Rheinberg. Michaela Vervoort, Sprecherin der Initiative "Rund um den Pulverturm", wundert sich über die Einschätzung der FDP, die Kritiker der Awo-Pläne hätten sich bei der Formulierung ihrer Petition in der Wortwahl vergriffen und unter anderem Vorwürfe gegen ex-Bürgermeister Mennicken geäußert.

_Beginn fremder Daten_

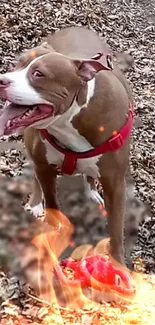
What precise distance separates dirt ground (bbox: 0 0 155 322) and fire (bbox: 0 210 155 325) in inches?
3.1

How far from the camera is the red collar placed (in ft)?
7.18

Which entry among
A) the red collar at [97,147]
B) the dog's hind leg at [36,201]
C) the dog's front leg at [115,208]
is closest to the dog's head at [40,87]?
the red collar at [97,147]

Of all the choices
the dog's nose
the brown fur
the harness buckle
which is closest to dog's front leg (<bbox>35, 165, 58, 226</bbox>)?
the brown fur

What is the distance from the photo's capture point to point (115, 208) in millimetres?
2398

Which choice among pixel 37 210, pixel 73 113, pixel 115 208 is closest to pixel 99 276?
pixel 115 208

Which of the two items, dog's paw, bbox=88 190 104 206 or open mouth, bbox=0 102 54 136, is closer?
open mouth, bbox=0 102 54 136

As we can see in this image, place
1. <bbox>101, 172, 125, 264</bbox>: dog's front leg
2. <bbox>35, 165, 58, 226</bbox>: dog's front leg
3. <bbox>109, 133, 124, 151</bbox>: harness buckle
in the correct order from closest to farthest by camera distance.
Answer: <bbox>109, 133, 124, 151</bbox>: harness buckle → <bbox>101, 172, 125, 264</bbox>: dog's front leg → <bbox>35, 165, 58, 226</bbox>: dog's front leg

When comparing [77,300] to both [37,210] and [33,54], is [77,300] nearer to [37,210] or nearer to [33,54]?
[37,210]

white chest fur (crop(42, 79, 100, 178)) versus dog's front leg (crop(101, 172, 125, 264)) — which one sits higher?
white chest fur (crop(42, 79, 100, 178))

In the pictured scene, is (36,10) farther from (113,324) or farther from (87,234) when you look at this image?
(113,324)

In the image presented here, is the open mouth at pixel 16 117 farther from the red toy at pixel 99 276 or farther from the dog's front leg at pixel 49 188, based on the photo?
the red toy at pixel 99 276

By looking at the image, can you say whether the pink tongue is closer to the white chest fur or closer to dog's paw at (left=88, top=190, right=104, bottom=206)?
the white chest fur

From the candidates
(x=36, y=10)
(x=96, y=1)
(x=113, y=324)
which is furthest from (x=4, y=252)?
(x=96, y=1)

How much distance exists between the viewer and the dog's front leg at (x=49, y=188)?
2.42m
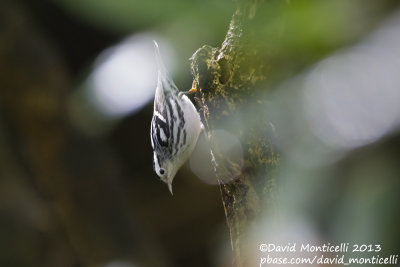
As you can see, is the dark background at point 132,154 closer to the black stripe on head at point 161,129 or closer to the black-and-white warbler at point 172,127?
the black-and-white warbler at point 172,127

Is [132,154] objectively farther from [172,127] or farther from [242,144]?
[242,144]

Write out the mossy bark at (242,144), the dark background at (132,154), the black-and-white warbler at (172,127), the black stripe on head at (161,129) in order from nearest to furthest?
the dark background at (132,154)
the mossy bark at (242,144)
the black-and-white warbler at (172,127)
the black stripe on head at (161,129)

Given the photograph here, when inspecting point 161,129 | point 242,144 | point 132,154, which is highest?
point 242,144

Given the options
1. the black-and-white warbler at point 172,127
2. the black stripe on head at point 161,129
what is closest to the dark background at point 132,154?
the black-and-white warbler at point 172,127

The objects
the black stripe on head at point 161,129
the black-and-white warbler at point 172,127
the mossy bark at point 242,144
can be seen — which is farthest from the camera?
the black stripe on head at point 161,129

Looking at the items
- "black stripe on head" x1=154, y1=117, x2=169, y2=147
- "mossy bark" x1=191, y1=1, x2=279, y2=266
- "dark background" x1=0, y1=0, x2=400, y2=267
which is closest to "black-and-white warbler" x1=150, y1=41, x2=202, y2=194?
"black stripe on head" x1=154, y1=117, x2=169, y2=147

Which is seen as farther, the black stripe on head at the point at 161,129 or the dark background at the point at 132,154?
the black stripe on head at the point at 161,129

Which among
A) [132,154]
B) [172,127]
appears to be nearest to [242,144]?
[172,127]

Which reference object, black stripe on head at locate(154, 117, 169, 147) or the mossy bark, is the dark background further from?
black stripe on head at locate(154, 117, 169, 147)

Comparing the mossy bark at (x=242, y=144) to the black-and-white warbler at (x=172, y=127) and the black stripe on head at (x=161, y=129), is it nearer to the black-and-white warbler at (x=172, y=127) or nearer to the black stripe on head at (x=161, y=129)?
the black-and-white warbler at (x=172, y=127)
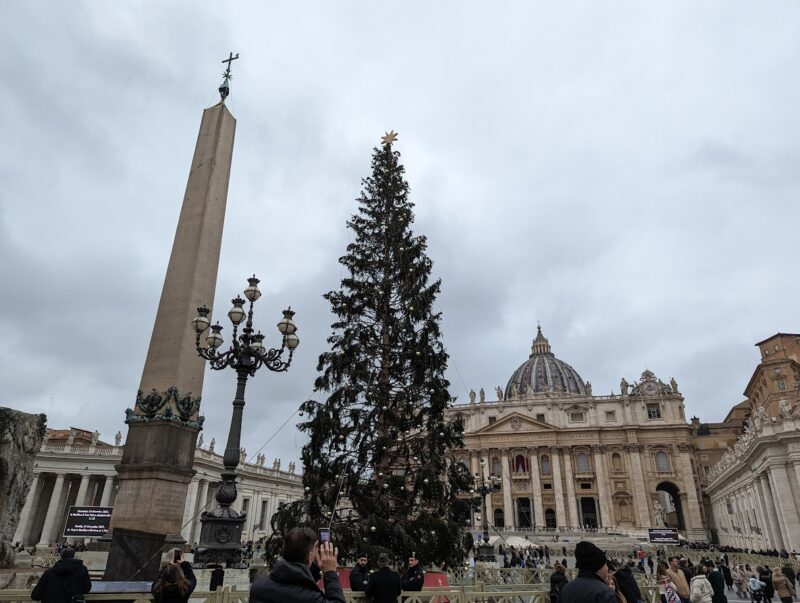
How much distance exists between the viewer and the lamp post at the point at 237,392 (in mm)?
8930

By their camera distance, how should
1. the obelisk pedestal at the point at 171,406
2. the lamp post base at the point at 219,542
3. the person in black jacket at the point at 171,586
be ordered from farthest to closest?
the lamp post base at the point at 219,542 < the obelisk pedestal at the point at 171,406 < the person in black jacket at the point at 171,586

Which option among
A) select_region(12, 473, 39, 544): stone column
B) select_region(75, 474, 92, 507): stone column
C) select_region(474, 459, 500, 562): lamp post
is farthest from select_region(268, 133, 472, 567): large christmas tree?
select_region(12, 473, 39, 544): stone column

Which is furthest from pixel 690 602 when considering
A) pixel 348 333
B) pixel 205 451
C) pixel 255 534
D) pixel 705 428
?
pixel 705 428

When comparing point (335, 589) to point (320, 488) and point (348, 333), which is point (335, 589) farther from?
point (348, 333)

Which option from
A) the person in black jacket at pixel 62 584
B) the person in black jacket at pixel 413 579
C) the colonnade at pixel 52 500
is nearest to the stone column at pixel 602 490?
the colonnade at pixel 52 500

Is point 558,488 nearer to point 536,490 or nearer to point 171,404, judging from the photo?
point 536,490

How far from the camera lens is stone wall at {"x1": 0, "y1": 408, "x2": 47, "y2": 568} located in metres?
13.5

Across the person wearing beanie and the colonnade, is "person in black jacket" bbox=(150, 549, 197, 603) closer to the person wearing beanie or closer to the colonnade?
the person wearing beanie

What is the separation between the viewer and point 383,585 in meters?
5.41

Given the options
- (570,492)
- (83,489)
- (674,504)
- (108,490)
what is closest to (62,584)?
(108,490)

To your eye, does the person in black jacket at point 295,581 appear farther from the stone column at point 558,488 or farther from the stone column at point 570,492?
the stone column at point 558,488

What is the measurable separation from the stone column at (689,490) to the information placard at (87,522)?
2800 inches

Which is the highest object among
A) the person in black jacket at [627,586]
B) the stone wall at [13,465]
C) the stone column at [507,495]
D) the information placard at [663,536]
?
the stone column at [507,495]

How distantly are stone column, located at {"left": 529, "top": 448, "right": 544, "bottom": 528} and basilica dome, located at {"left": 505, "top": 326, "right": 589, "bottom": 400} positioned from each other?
2152 centimetres
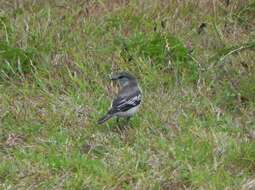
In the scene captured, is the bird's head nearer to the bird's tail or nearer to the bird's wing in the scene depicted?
the bird's wing

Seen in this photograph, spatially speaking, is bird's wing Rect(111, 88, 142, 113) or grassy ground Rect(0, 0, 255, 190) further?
bird's wing Rect(111, 88, 142, 113)

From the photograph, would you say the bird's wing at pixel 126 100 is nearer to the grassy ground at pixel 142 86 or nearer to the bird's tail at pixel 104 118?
the bird's tail at pixel 104 118

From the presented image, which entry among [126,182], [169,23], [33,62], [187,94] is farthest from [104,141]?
[169,23]

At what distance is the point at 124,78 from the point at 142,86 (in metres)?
0.47

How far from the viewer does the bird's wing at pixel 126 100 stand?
25.7 ft

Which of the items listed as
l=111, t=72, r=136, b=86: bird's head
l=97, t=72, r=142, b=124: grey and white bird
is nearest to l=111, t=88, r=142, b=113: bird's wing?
l=97, t=72, r=142, b=124: grey and white bird

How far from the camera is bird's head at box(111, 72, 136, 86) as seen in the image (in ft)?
27.3

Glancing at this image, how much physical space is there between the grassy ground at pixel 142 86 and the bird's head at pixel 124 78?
0.26 metres

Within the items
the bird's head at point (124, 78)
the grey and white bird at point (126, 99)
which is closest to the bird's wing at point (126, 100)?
the grey and white bird at point (126, 99)

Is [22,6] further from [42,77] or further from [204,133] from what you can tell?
[204,133]

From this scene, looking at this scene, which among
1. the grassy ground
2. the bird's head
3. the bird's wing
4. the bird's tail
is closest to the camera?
the grassy ground

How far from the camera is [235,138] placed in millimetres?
7496

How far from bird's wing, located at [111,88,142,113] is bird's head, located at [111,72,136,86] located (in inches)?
7.5

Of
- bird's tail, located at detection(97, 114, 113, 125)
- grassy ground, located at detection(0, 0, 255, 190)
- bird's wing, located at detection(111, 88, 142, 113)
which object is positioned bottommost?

"Dies ist nicht der Fall", so Michaela Vervoort. "Wir formulieren in der Petition genau fünf Forderungen." Sie waren in der RP aufgeführt. "Natürlich liegt unserer Petition die Kritik zugrunde, dass diese Liegenschaftssache viel zu spät öffentlich gemacht worden ist und so die Einwände und Bedenken vieler Rheinberger und des Denkmalschutzes nicht hinreichend gehört wurden", schreibt Vervoort. "Ebenso sind wir der Meinung, dass dieses Gebiet ein Verkehrskonzept und einen Bebauungsplan verdient hätte, so wie er für das Steinhoff-Areal in Budberg gefordert wird." Die Petition basiere auf den Unterschriften von 1856 Rheinbergern. Und weiter: "Es geht uns nur darum: ein aus unserer Sicht für Rheinberg extrem wertvolles Areal vor der Zerstörung und für die Zukunft zu bewahren."